Unfortunately we know who they are. Not that they specifically have made bad calls that have altered the course of games and/or series in the past, but it’s getting to the point that at every NBA game – especially during the playoffs where the rotation of officials shrinks the same way coaches shrink their benches and player rotations – we watch games and see who’s calling them and say, “I know that dude.”

Back in the day (1994, to be exact) Hugh Hollins made a call. The anatomy of that call still resonates almost twenty years later. Hollins made a call that to this day people say is the reason the Chicago Bulls either didn’t four-peat or possibly win eight chips in a row instead of just three-peating twice.

The call was so “wrong” that Phil Jackson once compared the call to the one that caused the USA to lose the gold medal to Russia in the 1972 Olympics.

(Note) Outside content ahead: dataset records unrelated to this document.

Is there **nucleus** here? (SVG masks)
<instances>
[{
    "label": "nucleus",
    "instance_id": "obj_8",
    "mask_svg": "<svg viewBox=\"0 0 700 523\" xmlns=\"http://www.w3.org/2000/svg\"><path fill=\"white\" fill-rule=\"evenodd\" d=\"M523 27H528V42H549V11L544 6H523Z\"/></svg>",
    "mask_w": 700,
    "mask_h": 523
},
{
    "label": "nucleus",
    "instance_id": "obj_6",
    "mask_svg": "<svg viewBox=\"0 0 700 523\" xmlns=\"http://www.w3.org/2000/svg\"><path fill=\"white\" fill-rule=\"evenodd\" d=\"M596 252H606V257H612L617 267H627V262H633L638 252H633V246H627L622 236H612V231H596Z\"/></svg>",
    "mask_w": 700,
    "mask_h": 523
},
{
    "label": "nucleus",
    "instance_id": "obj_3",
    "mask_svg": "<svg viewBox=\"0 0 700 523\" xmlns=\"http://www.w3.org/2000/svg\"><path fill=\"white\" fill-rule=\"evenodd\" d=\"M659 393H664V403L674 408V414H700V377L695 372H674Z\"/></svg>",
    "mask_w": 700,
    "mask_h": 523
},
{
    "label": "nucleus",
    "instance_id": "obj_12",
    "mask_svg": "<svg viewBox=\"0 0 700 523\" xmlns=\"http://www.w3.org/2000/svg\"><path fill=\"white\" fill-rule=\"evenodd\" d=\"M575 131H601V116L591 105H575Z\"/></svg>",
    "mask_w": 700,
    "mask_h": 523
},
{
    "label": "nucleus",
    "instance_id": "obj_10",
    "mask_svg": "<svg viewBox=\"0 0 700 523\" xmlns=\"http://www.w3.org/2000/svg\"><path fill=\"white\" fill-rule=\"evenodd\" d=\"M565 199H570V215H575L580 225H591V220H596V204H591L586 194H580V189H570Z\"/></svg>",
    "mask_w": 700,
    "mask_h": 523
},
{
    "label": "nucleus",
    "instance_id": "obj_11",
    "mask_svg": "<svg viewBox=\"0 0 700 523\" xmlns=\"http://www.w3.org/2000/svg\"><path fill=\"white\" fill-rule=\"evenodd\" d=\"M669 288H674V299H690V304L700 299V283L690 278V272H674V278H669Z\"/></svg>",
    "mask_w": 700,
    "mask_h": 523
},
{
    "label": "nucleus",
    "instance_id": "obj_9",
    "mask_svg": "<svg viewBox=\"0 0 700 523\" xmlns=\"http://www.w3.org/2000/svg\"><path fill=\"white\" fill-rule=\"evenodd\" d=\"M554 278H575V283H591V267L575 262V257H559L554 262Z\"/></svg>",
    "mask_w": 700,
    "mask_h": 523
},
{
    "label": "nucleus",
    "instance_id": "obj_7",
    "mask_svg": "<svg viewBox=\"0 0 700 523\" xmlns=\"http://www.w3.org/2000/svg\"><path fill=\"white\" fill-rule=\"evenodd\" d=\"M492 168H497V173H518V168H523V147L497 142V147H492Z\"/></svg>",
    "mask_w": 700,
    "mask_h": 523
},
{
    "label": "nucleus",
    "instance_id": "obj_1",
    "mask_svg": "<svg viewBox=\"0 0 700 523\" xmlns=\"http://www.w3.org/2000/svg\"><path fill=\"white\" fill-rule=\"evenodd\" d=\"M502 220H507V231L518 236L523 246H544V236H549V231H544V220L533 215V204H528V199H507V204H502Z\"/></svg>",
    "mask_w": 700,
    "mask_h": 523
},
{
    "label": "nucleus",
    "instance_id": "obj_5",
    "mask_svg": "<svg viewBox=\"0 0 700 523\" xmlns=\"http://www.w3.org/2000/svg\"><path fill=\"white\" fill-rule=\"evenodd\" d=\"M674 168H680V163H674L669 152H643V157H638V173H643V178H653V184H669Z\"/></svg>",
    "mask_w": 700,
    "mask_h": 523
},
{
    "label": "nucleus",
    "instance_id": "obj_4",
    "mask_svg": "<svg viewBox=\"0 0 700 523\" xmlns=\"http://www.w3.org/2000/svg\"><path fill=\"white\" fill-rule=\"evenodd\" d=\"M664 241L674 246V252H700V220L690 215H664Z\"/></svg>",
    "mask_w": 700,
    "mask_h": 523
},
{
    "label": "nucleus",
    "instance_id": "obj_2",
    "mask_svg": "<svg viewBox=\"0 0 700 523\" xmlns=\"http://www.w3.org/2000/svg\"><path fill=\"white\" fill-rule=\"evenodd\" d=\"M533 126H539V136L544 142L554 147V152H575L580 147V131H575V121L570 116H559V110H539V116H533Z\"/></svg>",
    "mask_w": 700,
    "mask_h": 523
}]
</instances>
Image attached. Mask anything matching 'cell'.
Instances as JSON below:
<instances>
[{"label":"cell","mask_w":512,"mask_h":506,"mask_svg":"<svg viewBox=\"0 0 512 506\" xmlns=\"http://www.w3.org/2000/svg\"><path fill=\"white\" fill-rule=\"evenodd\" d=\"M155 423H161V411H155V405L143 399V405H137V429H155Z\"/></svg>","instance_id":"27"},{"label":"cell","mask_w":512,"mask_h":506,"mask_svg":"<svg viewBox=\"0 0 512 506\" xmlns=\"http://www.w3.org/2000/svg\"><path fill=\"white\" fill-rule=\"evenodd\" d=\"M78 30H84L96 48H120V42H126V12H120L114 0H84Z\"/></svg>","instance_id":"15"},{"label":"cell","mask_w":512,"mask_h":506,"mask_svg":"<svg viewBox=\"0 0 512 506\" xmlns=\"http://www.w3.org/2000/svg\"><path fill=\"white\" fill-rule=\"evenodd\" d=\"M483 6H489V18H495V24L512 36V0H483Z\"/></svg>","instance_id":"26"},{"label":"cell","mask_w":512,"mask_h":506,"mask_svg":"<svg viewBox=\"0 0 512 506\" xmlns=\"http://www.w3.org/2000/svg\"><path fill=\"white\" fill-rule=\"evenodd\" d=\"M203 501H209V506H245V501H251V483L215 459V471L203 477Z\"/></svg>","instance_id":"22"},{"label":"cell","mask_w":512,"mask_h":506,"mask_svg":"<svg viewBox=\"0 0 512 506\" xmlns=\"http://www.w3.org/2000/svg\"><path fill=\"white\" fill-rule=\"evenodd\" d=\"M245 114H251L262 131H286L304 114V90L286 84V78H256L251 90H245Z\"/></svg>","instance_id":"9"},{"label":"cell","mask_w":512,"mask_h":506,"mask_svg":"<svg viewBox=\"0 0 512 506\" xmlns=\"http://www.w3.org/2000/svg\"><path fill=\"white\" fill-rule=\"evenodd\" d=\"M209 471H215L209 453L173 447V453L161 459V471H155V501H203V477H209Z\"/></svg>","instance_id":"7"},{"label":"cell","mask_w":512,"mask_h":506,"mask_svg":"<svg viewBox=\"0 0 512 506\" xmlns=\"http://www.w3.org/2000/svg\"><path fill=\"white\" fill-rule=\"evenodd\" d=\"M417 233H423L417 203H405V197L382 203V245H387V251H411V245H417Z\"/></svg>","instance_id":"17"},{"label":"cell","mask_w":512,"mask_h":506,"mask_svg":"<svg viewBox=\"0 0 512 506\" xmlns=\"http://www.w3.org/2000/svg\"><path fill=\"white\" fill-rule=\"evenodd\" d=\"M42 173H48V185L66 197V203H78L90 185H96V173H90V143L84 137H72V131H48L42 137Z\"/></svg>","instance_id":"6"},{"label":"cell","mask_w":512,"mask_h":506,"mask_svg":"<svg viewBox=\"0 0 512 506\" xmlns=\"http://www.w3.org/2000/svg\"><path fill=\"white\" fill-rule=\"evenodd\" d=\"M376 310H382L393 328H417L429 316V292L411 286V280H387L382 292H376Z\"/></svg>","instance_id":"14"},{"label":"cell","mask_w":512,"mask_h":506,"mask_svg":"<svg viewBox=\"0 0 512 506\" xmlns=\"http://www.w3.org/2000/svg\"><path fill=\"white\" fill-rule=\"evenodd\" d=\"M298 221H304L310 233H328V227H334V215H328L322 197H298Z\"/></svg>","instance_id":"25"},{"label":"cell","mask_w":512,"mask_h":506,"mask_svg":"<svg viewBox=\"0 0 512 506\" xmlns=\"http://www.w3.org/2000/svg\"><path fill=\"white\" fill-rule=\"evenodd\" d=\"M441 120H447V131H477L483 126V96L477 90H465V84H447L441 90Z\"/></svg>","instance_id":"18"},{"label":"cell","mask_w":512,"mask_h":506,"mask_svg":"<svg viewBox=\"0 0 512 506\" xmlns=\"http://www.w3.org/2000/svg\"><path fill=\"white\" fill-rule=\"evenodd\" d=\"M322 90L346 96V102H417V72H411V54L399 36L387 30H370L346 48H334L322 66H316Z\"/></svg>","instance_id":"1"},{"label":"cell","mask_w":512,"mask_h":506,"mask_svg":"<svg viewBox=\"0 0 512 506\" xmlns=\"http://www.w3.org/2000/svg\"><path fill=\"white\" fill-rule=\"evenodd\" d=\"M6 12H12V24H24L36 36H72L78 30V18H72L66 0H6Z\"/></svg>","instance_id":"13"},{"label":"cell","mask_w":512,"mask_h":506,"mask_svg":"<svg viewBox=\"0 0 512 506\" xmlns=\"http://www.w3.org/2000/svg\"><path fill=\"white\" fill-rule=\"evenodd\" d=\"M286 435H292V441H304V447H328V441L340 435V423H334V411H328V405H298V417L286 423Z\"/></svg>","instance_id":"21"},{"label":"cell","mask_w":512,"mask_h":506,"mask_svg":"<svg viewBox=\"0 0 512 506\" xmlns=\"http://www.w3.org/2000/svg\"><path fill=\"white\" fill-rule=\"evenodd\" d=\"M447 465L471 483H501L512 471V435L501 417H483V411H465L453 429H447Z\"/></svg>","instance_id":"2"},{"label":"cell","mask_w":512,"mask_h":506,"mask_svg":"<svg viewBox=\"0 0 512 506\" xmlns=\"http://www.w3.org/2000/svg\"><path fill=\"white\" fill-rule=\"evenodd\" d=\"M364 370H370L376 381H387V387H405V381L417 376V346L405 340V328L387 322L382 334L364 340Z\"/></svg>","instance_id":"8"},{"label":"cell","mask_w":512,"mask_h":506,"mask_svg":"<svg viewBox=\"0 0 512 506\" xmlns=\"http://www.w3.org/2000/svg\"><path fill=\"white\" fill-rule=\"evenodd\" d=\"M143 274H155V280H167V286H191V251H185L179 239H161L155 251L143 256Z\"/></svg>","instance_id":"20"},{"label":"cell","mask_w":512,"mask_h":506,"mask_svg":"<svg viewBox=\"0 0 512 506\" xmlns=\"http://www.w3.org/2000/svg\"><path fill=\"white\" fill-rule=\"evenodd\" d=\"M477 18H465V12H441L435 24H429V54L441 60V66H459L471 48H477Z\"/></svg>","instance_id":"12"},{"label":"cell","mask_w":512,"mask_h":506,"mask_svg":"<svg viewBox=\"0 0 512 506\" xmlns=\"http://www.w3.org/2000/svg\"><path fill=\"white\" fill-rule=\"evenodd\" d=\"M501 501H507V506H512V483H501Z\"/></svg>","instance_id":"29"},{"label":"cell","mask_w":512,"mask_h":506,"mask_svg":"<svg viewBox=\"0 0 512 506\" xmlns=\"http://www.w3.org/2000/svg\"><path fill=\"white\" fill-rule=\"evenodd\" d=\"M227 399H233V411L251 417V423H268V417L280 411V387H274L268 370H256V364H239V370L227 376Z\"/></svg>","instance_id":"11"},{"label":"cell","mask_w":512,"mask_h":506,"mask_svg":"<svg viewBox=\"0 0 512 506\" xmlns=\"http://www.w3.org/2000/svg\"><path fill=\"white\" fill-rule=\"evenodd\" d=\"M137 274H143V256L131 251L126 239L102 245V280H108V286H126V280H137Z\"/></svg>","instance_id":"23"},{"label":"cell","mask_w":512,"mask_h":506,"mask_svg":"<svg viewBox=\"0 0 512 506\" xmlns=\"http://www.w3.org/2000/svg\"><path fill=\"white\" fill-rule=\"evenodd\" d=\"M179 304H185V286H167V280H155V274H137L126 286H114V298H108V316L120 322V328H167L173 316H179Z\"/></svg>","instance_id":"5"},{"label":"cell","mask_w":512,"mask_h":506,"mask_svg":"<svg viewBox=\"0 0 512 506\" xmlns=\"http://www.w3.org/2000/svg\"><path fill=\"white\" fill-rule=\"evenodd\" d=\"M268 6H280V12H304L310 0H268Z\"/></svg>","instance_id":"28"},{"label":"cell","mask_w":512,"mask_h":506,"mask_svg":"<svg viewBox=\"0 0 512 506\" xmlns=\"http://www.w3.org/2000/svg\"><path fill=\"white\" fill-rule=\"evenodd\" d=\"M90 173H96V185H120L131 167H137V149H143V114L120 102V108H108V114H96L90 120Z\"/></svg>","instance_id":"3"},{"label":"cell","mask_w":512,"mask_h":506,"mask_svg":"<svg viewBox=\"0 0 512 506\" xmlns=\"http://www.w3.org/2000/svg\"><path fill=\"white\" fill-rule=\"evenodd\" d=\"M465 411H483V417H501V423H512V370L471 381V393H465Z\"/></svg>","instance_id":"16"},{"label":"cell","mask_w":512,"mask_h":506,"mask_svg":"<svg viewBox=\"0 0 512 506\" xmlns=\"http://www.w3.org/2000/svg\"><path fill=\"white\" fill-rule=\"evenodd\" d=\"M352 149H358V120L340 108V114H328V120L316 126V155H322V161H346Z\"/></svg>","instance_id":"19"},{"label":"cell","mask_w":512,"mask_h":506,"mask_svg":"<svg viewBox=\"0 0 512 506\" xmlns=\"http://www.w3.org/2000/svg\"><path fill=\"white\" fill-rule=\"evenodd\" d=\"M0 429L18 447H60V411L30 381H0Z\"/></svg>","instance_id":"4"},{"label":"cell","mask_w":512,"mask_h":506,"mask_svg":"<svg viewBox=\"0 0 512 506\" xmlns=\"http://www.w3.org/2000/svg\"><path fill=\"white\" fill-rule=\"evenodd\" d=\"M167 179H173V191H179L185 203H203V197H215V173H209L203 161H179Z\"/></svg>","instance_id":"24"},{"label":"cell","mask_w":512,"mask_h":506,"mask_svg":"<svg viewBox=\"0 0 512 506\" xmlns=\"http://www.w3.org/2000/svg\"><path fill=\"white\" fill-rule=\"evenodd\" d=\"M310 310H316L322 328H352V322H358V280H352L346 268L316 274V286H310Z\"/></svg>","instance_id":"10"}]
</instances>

"Have I ever seen a single call make a difference like that?" Scottie Pippen said years later about being the person to whom the foul was assessed. "No. Never ever. It cost us the whole series."

Luckily there haven’t been many calls that have grown to have such historic value. At least not in the NBA. The NFL has had it’s share. The “tuck rule” call in the 2002 divisional playoffs that led to the New England Patriots eventually winning Super Bowl XXXVI, and the “end of the replacement refs” call in Week 3 of last season that finally put to rest the referee lockout can be bookends to a few “tragic” calls that have altered games. But with the NBA Finals less than 10 days away and the Heat/Pacers series as tight as it has been so far, there is still time for something “tragic” to happen in the games left to be played.

As long as there’s a whistle, there’s a way.

That’s the realistic mentality we’ve been forced to live with and accept, while the reality of what really goes on on-the-court remains selective denial.

No accountability, no foul.

As a ref once told me, their missed calls aren’t inaccurate, they just sometimes happen to be false-positive.